[Records from a collection]
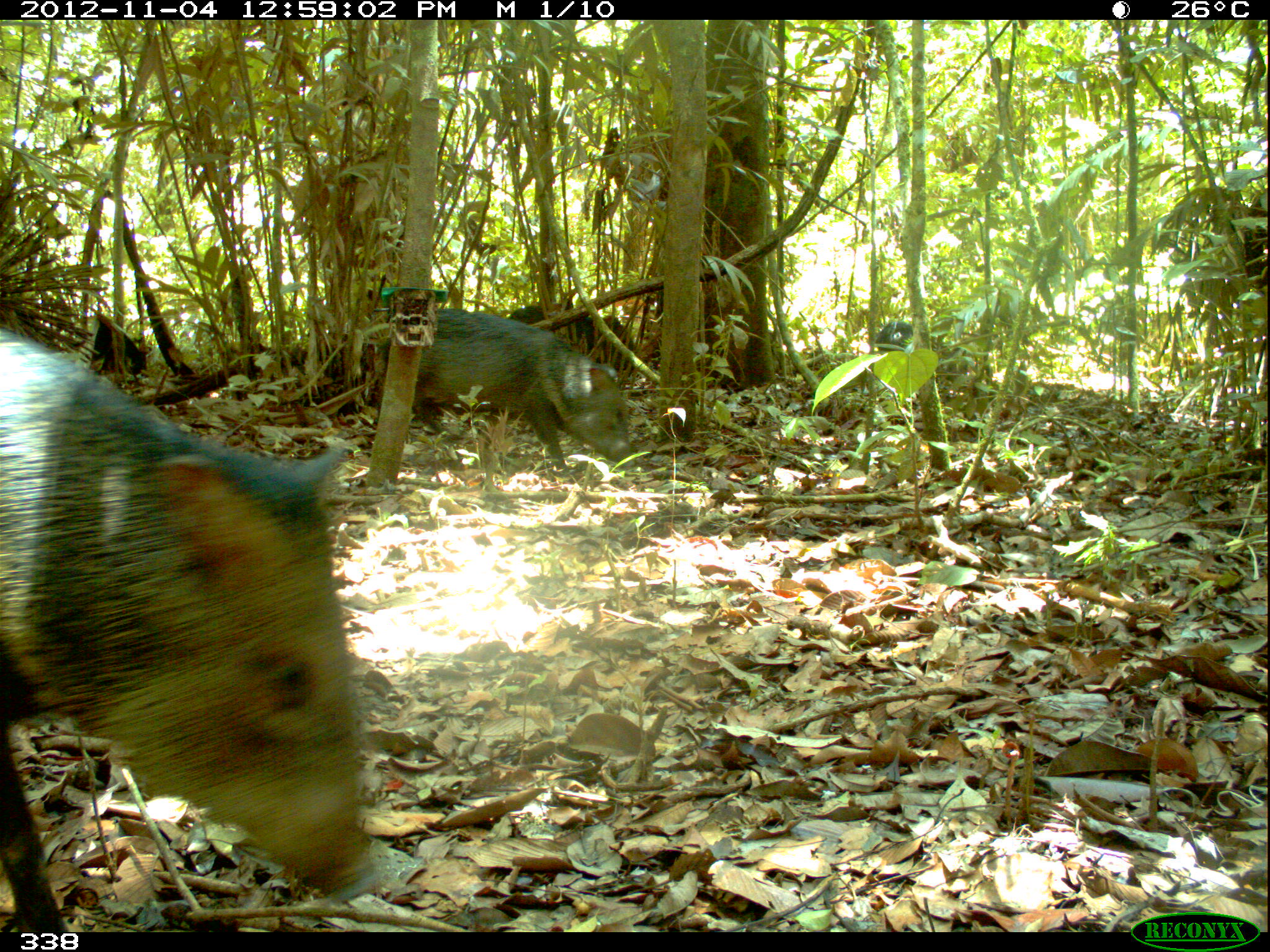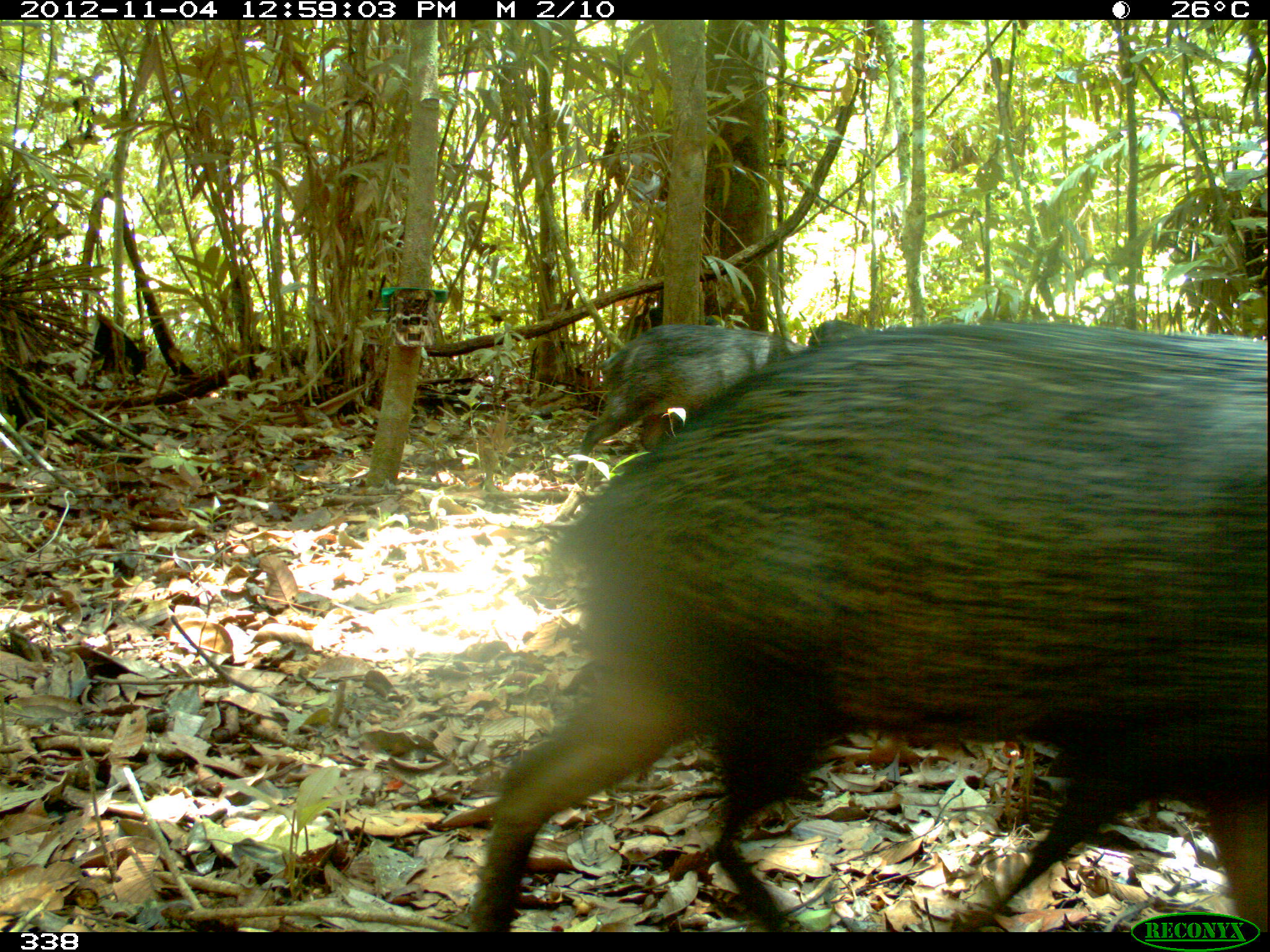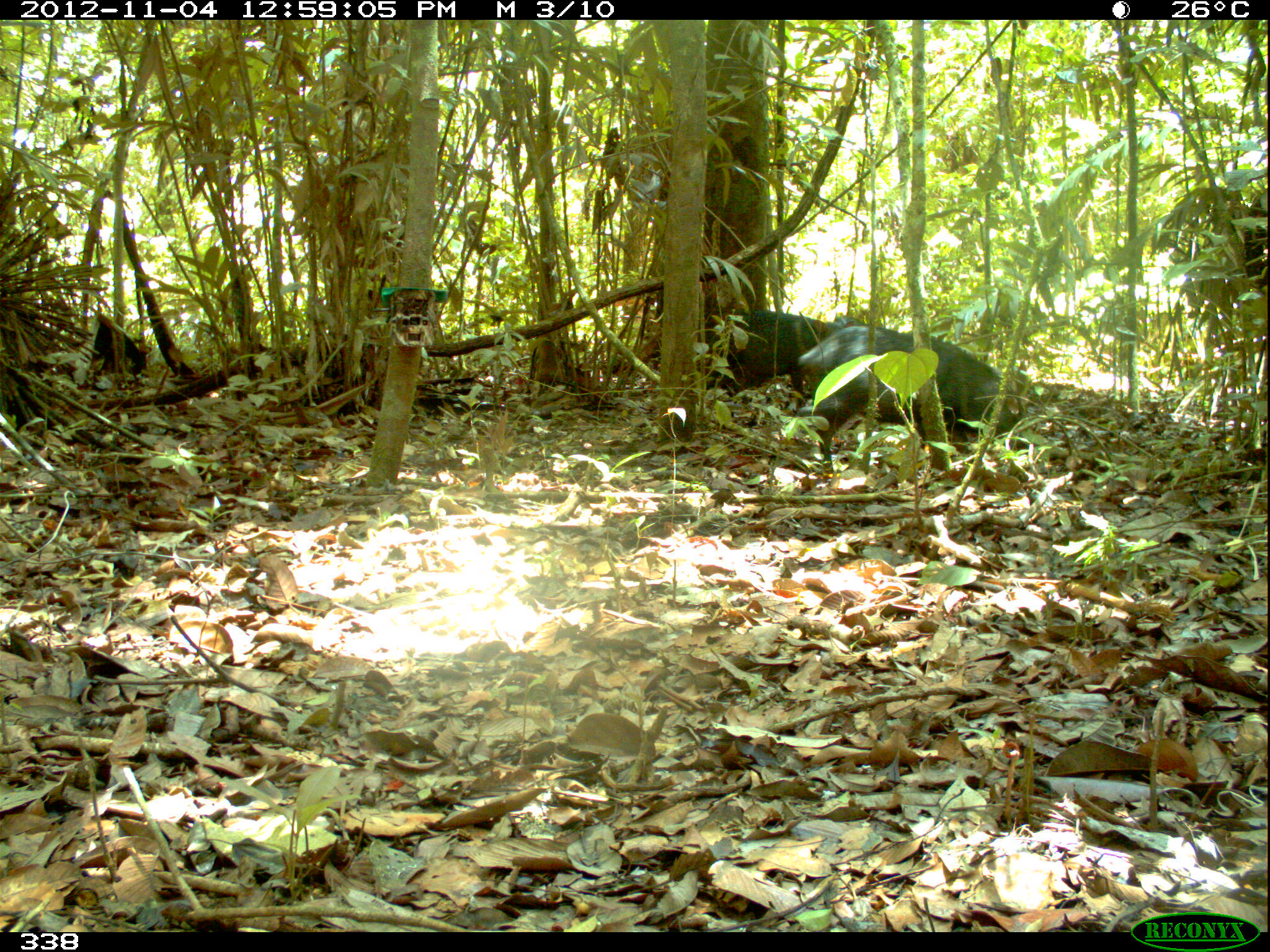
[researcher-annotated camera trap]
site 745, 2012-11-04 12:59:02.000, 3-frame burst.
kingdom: Animalia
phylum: Chordata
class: Mammalia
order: Artiodactyla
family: Tayassuidae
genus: Pecari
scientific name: Pecari tajacu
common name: collared peccary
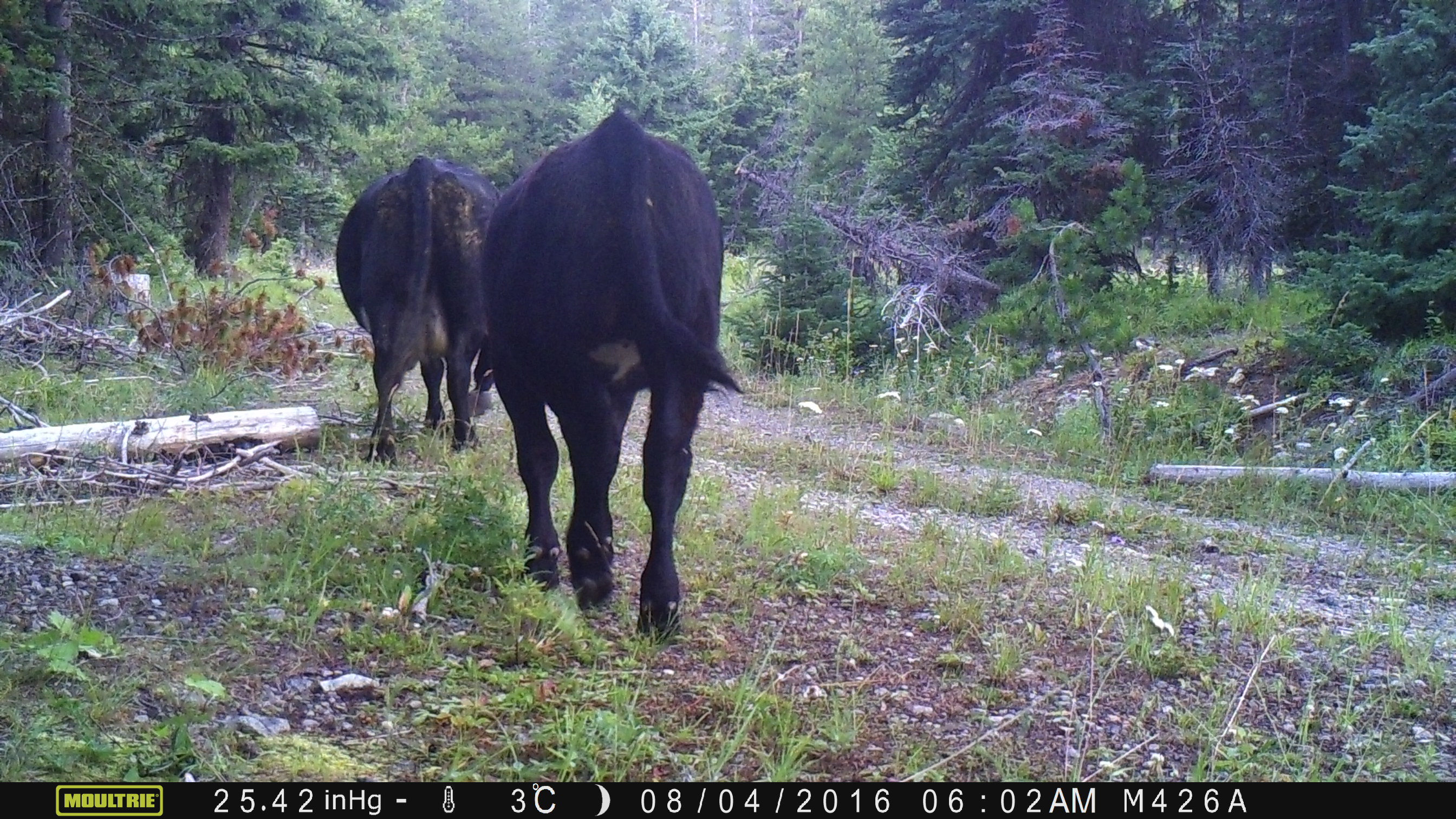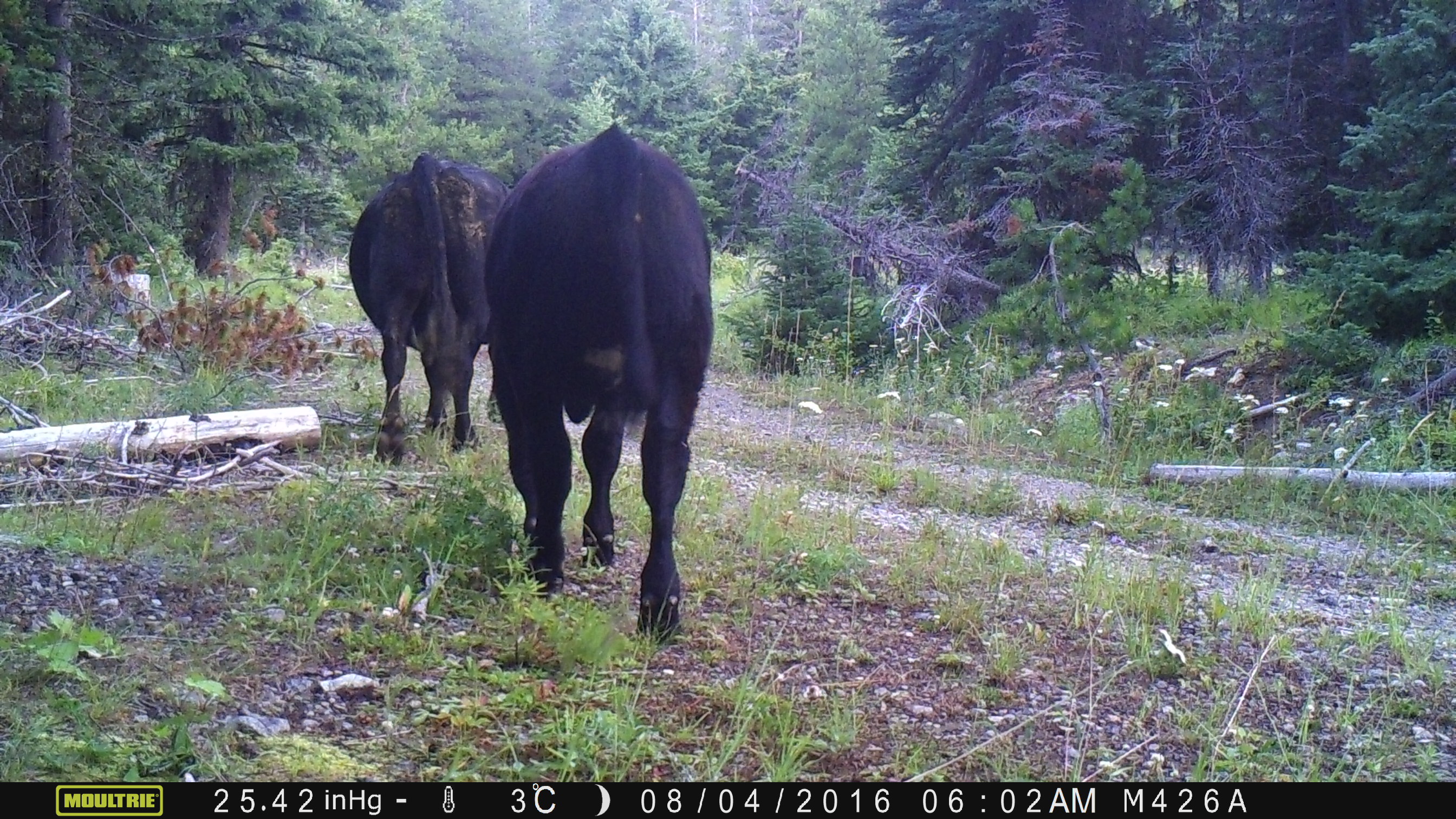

Exercise requirements: What comes back should match the records exactly, minus any pictures.

Exercise response:
[researcher-annotated camera trap]
site 745, 2012-11-04 12:59:02.000, 3-frame burst.
kingdom: Animalia
phylum: Chordata
class: Mammalia
order: Artiodactyla
family: Tayassuidae
genus: Pecari
scientific name: Pecari tajacu
common name: collared peccary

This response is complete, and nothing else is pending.